Text excerpt
Concurrent Administration and Reflection for the Web or Reflection Security Gateway
Technical Note 2371
Last Reviewed 02-Jun-2011
Applies To
Reflection for the Web 2014 (All Editions)
Reflection for the Web 2011 (All Editions)
Reflection for the Web 2008 (All Editions)
Reflection Security Gateway 2014
Summary

This technical note describes the concurrent administration feature available in Reflection for the Web and Reflection Security Gateway on a standalone server and in a replication environment.

Concurrent Administration

Beginning in version 9.5, concurrent administration can be used with a standalone Reflection for the Web server and with multiple replicated servers.

Before the concurrent administration feature was added to Reflection for the Web, only one administrator could work in the Administrative WebStation at a time. The first administrator would get a lock on the Administrative WebStation, and no other administrator could make changes in any part of the Administrative WebStation while the first administrator held the lock.

The concurrent administration feature, introduced in version 9.5, allows multiple administrators to access the Administrative WebStation, as long as they are not configuring the same settings at the same time. The various parts of the Administrative WebStation are divided into units of administration. For example, in the Settings tool, each tab is a separate unit. One administrator can be in one tab, and another administrator can be in another tab, but two administrators cannot be in the same tab at the same time.

In general, each tab is a separate unit. The access control wizard is a single unit. In the Session Manager, each individual session is a separate unit. (In other words, two administrators can be in the Session Manager at the same time and can edit different sessions at the same time, but they cannot edit the same session concurrently.) Multiple administrators can use the Access Mapper at the same time, but only one administrator at a time can map sessions to a particular LDAP user or LDAP group.

When an administrator enters a particular part of the Administrative WebStation, (for example, a tab on the Settings tool) the administrator locks that tab. The lock is released when the administrator moves away from that tab.

Configuring the Concurrency Lock Timeout

The default concurrency lock timeout period is three minutes. If it takes you longer than three minutes to complete your settings, and your lock expires, you can still save your settings as long as no other administrator changed the same settings while you were working. You can configure the timeout in Settings > Replication; the minimum timeout is one minute.

Concurrent Administration and Replication

The concurrent administration feature also works in a replication environment. Multiple administrators can be working in different parts of the Administrative WebStation at the same time, and those administrators can be connected to the master or any slave server.

Provided material
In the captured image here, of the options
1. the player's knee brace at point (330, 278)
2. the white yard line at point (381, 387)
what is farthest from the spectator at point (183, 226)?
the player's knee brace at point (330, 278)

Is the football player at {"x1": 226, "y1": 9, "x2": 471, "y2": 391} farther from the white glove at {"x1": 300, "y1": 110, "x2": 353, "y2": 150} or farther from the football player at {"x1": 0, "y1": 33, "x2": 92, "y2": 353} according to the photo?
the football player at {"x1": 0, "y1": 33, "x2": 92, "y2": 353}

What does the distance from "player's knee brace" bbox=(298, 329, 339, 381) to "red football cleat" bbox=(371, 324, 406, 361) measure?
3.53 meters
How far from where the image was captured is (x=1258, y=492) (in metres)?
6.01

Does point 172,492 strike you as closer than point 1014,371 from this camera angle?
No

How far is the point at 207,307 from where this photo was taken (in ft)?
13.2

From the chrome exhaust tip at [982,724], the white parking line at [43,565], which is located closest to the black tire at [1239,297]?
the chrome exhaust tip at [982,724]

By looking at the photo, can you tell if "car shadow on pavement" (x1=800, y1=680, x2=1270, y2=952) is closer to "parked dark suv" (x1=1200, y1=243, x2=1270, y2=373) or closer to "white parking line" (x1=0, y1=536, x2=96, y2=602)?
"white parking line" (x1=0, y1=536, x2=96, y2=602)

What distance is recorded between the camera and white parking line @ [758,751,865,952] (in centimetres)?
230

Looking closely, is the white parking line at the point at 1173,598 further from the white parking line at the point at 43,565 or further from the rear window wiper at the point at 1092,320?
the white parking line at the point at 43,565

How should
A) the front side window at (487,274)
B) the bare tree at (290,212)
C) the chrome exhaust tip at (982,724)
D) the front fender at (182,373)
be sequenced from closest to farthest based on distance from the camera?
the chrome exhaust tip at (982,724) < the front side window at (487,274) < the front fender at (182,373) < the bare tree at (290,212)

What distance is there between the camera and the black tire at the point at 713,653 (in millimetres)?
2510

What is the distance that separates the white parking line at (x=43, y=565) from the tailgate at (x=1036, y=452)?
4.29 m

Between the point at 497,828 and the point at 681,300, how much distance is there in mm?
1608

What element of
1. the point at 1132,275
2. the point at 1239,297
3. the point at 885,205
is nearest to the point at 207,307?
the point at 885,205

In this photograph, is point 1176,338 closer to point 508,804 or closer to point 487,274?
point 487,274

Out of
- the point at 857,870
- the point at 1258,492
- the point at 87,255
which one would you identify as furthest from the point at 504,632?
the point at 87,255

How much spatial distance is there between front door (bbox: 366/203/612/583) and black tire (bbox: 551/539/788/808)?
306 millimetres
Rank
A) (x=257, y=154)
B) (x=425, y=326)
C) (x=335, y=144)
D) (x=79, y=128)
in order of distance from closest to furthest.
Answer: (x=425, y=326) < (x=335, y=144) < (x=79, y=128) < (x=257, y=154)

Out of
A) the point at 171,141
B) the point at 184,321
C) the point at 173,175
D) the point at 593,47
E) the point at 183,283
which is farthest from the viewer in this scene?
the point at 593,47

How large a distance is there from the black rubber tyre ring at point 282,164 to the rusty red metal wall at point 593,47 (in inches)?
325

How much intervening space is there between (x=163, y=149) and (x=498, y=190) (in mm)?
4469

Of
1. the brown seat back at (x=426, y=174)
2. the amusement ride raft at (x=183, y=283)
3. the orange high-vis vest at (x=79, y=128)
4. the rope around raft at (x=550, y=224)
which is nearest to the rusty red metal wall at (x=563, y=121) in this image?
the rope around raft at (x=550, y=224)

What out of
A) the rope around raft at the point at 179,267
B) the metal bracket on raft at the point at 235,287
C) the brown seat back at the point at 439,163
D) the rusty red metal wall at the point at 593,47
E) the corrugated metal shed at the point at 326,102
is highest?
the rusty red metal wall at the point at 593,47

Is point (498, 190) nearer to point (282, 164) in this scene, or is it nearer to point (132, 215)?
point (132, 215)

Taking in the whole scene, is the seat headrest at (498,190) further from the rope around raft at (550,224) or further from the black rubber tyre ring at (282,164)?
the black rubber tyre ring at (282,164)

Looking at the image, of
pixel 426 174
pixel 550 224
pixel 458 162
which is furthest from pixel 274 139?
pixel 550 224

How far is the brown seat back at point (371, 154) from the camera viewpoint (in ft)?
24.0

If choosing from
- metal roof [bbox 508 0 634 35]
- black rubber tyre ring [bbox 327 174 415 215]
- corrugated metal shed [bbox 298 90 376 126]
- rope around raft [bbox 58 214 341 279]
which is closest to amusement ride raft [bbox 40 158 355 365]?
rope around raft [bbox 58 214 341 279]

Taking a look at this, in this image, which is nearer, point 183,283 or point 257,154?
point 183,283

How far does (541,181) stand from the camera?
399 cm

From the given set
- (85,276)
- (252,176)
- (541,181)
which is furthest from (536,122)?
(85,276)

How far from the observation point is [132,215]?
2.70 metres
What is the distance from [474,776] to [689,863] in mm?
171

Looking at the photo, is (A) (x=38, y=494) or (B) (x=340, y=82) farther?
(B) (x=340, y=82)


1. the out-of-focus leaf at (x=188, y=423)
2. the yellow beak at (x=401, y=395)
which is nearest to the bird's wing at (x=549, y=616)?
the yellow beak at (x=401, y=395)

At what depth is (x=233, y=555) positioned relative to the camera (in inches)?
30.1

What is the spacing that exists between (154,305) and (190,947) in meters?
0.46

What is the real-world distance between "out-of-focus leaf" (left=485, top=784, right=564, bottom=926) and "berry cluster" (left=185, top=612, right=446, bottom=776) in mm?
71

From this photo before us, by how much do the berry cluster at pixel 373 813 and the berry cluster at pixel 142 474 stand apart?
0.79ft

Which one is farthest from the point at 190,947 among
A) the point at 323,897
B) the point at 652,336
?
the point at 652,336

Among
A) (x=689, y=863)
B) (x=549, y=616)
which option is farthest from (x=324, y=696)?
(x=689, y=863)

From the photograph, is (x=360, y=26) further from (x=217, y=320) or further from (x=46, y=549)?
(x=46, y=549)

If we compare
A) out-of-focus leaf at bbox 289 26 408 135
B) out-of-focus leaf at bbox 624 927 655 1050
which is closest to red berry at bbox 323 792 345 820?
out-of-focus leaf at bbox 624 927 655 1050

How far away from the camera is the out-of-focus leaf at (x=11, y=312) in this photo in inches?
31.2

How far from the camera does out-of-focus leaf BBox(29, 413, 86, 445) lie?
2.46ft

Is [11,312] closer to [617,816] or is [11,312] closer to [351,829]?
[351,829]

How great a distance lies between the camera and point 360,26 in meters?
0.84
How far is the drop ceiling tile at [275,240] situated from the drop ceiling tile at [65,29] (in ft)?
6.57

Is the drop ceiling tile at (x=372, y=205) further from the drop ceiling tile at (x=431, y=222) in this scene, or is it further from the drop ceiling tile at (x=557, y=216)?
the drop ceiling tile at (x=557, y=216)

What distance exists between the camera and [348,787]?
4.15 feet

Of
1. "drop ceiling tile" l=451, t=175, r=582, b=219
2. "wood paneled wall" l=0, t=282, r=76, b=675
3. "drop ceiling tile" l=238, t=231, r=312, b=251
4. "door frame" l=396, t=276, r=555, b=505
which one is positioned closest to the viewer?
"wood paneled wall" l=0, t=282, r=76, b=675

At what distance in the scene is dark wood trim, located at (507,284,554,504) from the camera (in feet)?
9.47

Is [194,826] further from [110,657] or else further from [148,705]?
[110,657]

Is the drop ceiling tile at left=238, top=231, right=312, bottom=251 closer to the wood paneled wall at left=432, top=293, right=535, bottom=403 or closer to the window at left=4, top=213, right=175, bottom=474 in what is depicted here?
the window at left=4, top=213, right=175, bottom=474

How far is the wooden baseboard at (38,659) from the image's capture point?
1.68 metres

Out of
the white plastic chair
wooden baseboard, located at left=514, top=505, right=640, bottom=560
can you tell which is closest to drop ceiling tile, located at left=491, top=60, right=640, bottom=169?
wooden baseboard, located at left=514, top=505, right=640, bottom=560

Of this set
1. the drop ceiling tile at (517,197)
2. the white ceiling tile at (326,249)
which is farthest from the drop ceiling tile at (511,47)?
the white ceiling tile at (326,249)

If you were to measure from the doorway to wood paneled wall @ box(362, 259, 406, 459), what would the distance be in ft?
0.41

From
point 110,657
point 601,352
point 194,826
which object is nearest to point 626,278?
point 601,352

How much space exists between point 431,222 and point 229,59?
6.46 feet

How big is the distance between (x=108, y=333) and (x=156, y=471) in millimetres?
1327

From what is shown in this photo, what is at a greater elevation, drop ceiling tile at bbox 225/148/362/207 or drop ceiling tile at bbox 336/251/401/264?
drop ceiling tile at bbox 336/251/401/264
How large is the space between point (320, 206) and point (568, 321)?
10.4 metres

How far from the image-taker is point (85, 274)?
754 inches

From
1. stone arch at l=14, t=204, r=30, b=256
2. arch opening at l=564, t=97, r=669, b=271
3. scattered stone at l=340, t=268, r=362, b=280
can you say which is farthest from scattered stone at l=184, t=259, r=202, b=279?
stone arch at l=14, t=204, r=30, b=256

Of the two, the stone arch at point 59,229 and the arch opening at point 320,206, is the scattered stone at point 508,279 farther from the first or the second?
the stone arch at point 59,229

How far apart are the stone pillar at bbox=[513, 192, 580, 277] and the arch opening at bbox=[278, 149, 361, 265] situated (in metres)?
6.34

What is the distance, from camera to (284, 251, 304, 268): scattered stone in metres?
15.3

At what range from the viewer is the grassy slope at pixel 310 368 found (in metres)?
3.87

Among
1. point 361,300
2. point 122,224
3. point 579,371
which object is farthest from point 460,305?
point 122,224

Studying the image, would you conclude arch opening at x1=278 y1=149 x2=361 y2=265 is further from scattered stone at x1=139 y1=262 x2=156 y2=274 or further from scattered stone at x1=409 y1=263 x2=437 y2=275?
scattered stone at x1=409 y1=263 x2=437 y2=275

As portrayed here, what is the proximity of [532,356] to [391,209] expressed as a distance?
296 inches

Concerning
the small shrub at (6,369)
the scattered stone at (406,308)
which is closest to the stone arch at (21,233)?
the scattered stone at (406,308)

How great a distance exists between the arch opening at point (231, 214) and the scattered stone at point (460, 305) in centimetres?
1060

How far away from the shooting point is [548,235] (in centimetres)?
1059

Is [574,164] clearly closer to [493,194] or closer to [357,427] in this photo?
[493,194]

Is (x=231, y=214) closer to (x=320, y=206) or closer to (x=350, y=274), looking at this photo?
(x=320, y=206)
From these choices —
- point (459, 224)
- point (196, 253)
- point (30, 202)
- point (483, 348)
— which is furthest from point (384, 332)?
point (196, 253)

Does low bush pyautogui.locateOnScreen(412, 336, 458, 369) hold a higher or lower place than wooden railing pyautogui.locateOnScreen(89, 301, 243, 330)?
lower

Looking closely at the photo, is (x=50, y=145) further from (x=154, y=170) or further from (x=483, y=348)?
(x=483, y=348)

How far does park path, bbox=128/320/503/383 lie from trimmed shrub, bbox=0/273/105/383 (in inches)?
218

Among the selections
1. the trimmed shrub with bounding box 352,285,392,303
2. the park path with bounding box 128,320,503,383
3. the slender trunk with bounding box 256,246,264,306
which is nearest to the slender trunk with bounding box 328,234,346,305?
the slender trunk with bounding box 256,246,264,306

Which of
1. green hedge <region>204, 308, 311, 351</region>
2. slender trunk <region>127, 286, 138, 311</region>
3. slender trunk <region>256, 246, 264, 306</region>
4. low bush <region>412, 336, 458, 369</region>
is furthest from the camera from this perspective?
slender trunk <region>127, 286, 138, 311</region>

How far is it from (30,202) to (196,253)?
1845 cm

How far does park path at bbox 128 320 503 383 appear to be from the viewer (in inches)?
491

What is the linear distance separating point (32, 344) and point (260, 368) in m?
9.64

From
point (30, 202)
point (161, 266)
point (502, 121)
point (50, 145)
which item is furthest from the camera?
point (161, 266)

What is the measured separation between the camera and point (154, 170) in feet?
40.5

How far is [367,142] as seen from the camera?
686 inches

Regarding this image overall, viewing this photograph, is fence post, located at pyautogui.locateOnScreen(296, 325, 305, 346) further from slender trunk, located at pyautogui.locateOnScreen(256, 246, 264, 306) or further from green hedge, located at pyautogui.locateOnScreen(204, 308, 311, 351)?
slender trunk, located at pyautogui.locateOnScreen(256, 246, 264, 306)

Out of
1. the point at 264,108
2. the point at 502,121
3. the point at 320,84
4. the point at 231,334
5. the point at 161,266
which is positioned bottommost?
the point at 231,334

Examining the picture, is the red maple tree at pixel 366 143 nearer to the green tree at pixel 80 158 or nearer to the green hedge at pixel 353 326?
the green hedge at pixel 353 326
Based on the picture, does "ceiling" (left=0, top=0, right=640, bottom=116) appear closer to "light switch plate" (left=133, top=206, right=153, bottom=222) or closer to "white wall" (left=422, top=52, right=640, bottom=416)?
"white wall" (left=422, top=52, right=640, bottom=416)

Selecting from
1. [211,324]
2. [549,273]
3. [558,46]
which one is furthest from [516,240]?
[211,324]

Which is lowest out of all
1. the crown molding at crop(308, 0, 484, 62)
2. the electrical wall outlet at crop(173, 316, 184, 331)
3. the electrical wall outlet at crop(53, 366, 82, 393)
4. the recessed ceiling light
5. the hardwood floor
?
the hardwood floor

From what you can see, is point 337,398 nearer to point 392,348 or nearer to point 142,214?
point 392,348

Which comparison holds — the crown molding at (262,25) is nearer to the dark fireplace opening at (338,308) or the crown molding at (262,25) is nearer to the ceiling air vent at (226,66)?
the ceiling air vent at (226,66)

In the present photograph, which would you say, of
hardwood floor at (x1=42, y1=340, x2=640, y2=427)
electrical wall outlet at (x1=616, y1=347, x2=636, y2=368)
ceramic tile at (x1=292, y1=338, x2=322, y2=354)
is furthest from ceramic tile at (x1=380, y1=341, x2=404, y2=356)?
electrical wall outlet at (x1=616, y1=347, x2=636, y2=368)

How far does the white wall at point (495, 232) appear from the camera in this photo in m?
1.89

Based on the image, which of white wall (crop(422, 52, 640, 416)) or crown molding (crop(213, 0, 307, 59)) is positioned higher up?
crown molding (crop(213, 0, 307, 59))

Brief 1
According to the technical note on concurrent administration, what is the default concurrency lock timeout period?
Brief 2
State whether each statement agrees with the technical note on concurrent administration. Answer yes or no for each, and quote the words of the note that decide it.
(a) Two administrators may edit the same session in the Session Manager concurrently.
(b) The access control wizard forms a single unit of administration.
(c) The concurrency lock timeout can be set no lower than two minutes.

Response 1
Three minutes.

Response 2
(a) No: "they cannot edit the same session concurrently."
(b) Yes: "The access control wizard is a single unit."
(c) No: "the minimum timeout is one minute."